SB: So, Julie. I remember my tenth birthday very well. It happened to be the birthday in which I closed my eyes, made a wish, leaned over my cake to blow out my candles…and then promptly lit the edges of my hair on fire.
I smelled it before I felt it. In that tiny third of a second before the corner of my eyes filled with the flame and my ears filled with everyone shouting and telling me what to do, there was the smell. This terrible burning chemical odor that filled up my nostrils because I’d just spent hours the day before sitting in a chair, with little plastic curlers on my head, and enough chemicals to burn my eyes for a week.

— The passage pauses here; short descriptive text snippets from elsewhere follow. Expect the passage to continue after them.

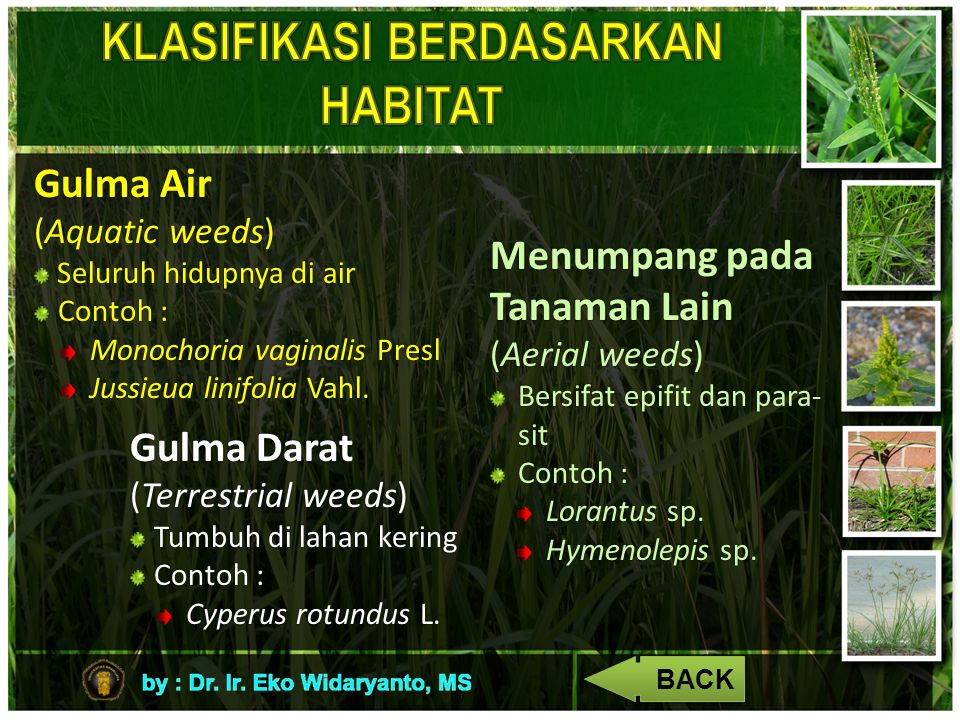 Gulma Air (Aquatic weeds) Seluruh hidupnya di air Seluruh hidupnya di air Contoh : Monochoria vaginalis Presl Jussieua linifolia Vahl. Gulma Darat (Te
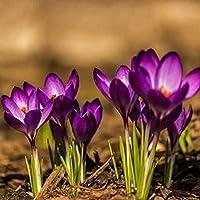 100Pcs Saffron Crocus Sativus Bulbs Seeds Plant Home Garden Bonsai Flower Decor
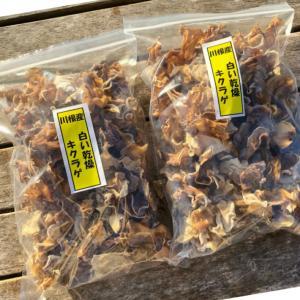 純国産川根産訳あり天日干し乾燥白いキクラゲ200g|toshinsabo
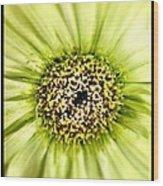 Flower Green Wood Print
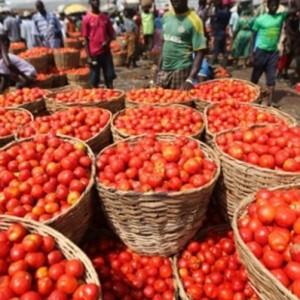 Farmers Flood Lagos Market with Fresh Tomatoes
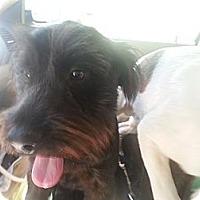 Adopt A Pet :: Jocque - San Antonio, TX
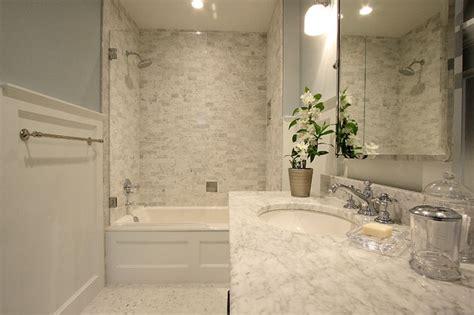 carrara marble guest bathroom traditional bathroom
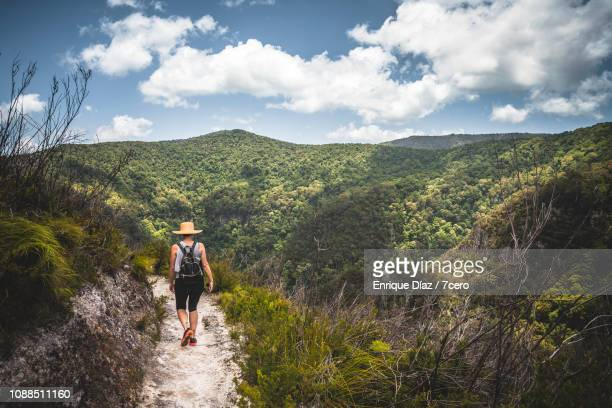 Woman hiking Dave's Creek Circuit, Binna Burra, Queensland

I’d gotten a perm.
I’d gotten a perm because I’d just moved into a new house and a new school and the kids in this school all did everything differently than the kids in the school I’d attended before. Suddenly the things about me that made third graders like me were the very things that made fourth graders hate me. I couldn’t figure out what I was doing wrong. And maybe I thought my curl-less hair was part of the problem.
I don’t remember what my specific wish was that day, that second before my hair caught on fire. I’m sure it wasn’t a sweeping wish, like “Let people like me.” Or “Let me make friends.” But I think it was a ten-year old’s version of that. “I wish I’d get a Walkman just like Jenny’s.” or “I wish I’d get picked first tomorrow at recess.” Or “I wish we’d never play dodge ball again because it’s humiliating the way everyone aims for me, always me, only me.”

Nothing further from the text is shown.